ChatGPT and Codeium: First Impressions Experimenting with Artificial Intelligence
The final examples can be seeing on the home page, under career timeline and Mars RoverGram.
The technologies used:
• ChatGPT and Codeium
• Next.js
• TypeScript
• Jest
• D3.js
• CSS / TailwindCSS
A Quick Overview of Artificial Intelligence (AI)
According to IBM, “artificial intelligence is a field, which combines computer science and robust datasets, to enable problem-solving.”
Artificial Intelligence (AI) was coined by John McCarthy in 1956, but its roots trace back to Alan Turing’s 1950 question, “Can machines think?” and his Turing Test, influencing AI development. AI spans weak AI, focused on specific tasks like Siri, and strong AI aspiring to human-like intelligence. Deep learning, a subset of machine learning, automates feature extraction, exemplified by generative AI models like OpenAI’s ChatGPT, revolutionizing natural language processing.
AI applications abound, from speech recognition and customer service bots to computer vision, recommendation engines, and automated stock trading. The history of AI highlights key milestones, such as Turing’s 1950 paper, McCarthy’s 1956 coinage, and IBM’s Deep Blue defeating a chess champion in 1997. Recent breakthroughs in generative AI models mark a significant leap forward, with potential for broad enterprise applications, emphasizing the importance of ethical considerations in AI development and use.
In this article, I will focus on ChatGPT and Codeium, two powerful generative AI tools that programmers can use today.
Prompting ChatGPT vs Codeium
ChatGPT3.5 and D3.js
After taking some crash courses on “Prompt Engineering,” I decided to see how I could use ChatGPT to help me develop a timeline with steps, symbolizing my career progression. Because I was using ChatGPT 3.5, the documentation that the AI was trained on was slightly outdated, but I still found good use of what it was generating.
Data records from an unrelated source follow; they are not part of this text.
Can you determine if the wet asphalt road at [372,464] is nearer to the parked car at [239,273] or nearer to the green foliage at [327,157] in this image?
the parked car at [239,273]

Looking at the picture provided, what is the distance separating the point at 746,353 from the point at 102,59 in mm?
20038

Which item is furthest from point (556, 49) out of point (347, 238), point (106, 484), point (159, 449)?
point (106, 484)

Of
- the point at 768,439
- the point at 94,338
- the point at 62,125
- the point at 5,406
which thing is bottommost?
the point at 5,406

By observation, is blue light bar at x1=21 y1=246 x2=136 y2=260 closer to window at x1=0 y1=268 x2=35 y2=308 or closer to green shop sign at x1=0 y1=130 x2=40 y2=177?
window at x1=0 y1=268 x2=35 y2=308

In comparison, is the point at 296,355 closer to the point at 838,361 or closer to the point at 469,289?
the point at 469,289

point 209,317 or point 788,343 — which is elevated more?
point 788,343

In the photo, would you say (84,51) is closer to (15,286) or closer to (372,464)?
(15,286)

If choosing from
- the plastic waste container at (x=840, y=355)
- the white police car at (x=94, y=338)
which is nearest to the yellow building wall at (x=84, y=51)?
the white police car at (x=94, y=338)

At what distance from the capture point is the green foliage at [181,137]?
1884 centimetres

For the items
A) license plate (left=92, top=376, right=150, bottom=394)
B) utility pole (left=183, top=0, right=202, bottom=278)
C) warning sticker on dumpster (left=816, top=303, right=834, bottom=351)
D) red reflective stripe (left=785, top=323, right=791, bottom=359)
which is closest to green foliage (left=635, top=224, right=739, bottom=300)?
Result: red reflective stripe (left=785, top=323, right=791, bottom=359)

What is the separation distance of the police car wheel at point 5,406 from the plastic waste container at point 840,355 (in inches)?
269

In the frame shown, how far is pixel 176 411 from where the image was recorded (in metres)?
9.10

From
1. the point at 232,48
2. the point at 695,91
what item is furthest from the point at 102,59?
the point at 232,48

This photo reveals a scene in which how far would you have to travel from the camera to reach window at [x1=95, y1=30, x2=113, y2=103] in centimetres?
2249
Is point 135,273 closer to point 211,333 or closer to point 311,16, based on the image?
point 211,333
ChatGPT gave me ideas on how to work with D3.js, like what methods I could use to achieve what I was looking for. From here, I began to use my experience and knowledge of working with data visualization libraries (see Visible), working with React, and the good old Stack Overflow community.
It might have been the way I was prompting it, or the outdated training dataset, but ChatGPT wanted to use inefficient React flows, where the timeline would re-render multiple times, hindering the user experience. Thanks to the Stack Overflow community, they suggested to “Reactify” the elements instead of using refs. After some refactoring, I was able to get a timeline that performed much better than what ChatGPT was suggesting, but I would still thank ChatGPT, as it helped me understand the documentation that D3.js has.
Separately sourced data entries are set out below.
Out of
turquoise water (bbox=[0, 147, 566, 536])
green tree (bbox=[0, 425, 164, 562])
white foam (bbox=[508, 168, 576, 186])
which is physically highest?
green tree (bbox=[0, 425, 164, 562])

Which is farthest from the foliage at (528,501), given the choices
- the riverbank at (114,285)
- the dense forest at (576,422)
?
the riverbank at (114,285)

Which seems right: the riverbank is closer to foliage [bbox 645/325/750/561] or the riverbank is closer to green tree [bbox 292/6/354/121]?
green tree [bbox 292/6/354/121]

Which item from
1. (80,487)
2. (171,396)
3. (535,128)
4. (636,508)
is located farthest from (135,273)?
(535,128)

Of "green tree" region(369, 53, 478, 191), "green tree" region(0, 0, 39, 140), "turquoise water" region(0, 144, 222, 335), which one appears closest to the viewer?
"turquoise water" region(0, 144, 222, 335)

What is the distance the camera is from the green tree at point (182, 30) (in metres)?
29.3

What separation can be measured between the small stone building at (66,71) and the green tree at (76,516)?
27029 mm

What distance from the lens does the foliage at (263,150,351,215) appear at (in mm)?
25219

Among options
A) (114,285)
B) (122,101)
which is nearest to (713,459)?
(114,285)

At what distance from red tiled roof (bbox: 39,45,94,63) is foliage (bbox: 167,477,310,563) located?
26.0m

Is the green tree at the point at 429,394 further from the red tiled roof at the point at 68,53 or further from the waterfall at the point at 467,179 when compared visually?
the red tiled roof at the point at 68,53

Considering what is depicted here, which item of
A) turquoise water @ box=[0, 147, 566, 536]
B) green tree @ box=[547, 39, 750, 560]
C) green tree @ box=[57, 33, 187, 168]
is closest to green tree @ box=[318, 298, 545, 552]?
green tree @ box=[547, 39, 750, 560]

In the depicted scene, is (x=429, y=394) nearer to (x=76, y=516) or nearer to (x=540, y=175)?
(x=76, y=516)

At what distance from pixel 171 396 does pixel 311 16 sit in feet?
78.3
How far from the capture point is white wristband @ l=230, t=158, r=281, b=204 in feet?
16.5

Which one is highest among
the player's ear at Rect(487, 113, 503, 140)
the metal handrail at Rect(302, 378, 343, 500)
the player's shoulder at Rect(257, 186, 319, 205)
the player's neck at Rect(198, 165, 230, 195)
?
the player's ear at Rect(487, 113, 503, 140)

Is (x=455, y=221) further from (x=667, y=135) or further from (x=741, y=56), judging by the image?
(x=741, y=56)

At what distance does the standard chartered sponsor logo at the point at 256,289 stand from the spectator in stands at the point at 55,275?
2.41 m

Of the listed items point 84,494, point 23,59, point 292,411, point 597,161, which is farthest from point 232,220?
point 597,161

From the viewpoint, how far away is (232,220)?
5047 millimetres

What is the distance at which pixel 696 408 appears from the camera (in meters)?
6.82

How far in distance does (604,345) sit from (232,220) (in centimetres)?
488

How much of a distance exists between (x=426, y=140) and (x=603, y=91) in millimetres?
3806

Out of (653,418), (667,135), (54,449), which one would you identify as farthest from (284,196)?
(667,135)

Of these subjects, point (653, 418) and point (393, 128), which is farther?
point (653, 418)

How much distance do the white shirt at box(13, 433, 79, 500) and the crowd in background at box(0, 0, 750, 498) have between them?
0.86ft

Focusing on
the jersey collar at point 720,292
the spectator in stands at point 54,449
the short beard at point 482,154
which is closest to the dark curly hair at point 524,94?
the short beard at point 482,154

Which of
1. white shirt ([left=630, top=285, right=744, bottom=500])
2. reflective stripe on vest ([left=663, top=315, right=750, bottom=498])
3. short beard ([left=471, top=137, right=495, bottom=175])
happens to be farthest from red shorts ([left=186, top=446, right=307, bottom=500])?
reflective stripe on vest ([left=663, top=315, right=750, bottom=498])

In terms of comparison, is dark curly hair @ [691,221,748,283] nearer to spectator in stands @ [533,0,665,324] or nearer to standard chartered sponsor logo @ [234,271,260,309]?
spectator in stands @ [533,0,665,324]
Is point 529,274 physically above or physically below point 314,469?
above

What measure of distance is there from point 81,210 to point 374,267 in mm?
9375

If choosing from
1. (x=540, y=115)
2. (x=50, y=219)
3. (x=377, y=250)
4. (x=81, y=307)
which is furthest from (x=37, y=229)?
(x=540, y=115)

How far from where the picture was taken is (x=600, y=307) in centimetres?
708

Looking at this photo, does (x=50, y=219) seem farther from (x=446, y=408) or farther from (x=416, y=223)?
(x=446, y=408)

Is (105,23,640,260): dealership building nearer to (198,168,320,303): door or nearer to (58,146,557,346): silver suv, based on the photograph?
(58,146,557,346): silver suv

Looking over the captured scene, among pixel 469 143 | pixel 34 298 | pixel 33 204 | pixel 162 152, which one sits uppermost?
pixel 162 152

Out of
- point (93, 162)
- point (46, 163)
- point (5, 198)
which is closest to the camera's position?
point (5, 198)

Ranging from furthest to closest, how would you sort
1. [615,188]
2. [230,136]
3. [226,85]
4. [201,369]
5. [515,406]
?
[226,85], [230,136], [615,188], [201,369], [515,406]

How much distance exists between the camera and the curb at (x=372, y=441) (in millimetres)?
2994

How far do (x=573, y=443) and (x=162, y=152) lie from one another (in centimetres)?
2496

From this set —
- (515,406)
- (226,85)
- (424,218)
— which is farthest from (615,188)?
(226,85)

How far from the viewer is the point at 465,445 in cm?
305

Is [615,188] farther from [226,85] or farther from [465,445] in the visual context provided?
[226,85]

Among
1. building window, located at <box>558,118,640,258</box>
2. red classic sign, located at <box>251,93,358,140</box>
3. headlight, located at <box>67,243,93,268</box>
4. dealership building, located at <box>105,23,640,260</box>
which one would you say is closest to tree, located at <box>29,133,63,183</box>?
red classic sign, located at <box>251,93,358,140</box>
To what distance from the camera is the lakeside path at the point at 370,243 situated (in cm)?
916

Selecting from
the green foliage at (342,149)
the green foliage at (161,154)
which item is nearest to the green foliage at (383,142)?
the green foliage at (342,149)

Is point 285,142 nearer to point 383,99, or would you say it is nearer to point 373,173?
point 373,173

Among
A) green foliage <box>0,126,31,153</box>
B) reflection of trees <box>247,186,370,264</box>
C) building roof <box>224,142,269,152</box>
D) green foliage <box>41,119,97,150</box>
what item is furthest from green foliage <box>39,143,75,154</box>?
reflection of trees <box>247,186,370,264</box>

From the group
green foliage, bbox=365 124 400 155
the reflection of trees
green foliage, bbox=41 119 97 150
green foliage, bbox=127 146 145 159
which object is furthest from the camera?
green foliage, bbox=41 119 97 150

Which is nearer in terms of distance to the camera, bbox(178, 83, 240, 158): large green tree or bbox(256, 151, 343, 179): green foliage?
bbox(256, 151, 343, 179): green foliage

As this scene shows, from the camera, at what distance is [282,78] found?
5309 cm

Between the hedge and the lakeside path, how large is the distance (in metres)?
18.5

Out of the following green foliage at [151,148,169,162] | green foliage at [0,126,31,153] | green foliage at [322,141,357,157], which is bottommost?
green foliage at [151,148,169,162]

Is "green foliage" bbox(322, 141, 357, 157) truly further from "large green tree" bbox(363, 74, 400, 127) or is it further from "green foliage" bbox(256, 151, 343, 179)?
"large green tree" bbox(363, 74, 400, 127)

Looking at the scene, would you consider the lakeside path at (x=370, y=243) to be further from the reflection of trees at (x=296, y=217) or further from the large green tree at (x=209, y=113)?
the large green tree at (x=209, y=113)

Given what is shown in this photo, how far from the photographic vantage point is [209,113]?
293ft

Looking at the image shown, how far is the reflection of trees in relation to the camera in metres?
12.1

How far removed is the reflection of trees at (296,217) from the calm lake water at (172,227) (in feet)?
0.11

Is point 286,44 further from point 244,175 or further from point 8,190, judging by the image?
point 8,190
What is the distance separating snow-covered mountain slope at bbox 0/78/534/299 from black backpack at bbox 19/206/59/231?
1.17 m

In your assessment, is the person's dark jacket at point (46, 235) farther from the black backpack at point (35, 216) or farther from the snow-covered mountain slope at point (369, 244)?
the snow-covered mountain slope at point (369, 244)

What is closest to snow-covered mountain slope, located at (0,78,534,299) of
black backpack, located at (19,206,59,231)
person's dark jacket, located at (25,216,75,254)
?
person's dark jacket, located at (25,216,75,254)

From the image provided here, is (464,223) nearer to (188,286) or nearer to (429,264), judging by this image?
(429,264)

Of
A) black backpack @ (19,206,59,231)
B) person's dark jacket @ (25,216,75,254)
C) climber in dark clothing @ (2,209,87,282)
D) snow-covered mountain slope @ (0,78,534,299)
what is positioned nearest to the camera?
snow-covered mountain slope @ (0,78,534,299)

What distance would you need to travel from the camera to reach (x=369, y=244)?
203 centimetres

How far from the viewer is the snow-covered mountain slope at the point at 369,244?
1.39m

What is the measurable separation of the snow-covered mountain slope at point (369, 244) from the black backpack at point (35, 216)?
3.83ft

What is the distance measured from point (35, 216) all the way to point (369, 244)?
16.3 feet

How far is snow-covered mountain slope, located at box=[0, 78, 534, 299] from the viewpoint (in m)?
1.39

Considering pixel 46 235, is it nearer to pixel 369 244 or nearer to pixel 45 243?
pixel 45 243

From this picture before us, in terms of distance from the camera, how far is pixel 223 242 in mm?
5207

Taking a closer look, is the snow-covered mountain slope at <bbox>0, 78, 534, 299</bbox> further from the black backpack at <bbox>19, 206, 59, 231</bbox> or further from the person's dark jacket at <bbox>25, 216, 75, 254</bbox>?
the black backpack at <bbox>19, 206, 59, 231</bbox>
Codeium and Mars RoverGram
A family friend then reached out to me, suggesting the use of Codeium for projects. The difference between Codeium and ChatGPT is that Codeium is more like GitHub’s Copilot, where it is trained and refined specifically to aid programmers. It still requires carefully prompting the AI with context to get good results, except that it can integrate with IDEs like VS Code, and IntelliJ.
My development experience with Codeium has been remarkably better. Working on RoverGram, I began experimenting with features recently released in Next.js v14 and React 18 Canary, and while I faced a similar issue, with the suggestions being slightly outdated, Codeium adjusted accordingly.
When it came to using features that have been out for a while, Codeium excelled in all areas. This was all expected since it takes a lot of resources to train these tools, and their free tier datasets don’t get updated constantly. Based on my experiences, Codeium allows me to focus more on finding solutions to problems, and I can then let the AI focus on what code to generate, with occasional debugging and refactoring.
Conclusion
In this exploration of AI tools for programming, this article dives into the functionalities of ChatGPT and Codeium, both impactful in the realm of artificial intelligence. Tracing its origins back to Alan Turing’s foundational work in 1950, AI has undergone significant advancements, particularly with the recent breakthroughs in generative AI models. My engagement with ChatGPT 3.5 and Codeium not only provided valuable insights into various coding approaches but also highlighted the need for human expertise in debugging and refining code. As AIs might occasionally “hallucinate,” the intersection of AI capabilities and human experience becomes pivotal, especially when venturing into uncharted territories or pioneering new features.
All of this is subject to change and improve. 2023 was the year where AI became popular, and throughout 2023, AI improved significantly. I wonder what breakthroughs we will see this year!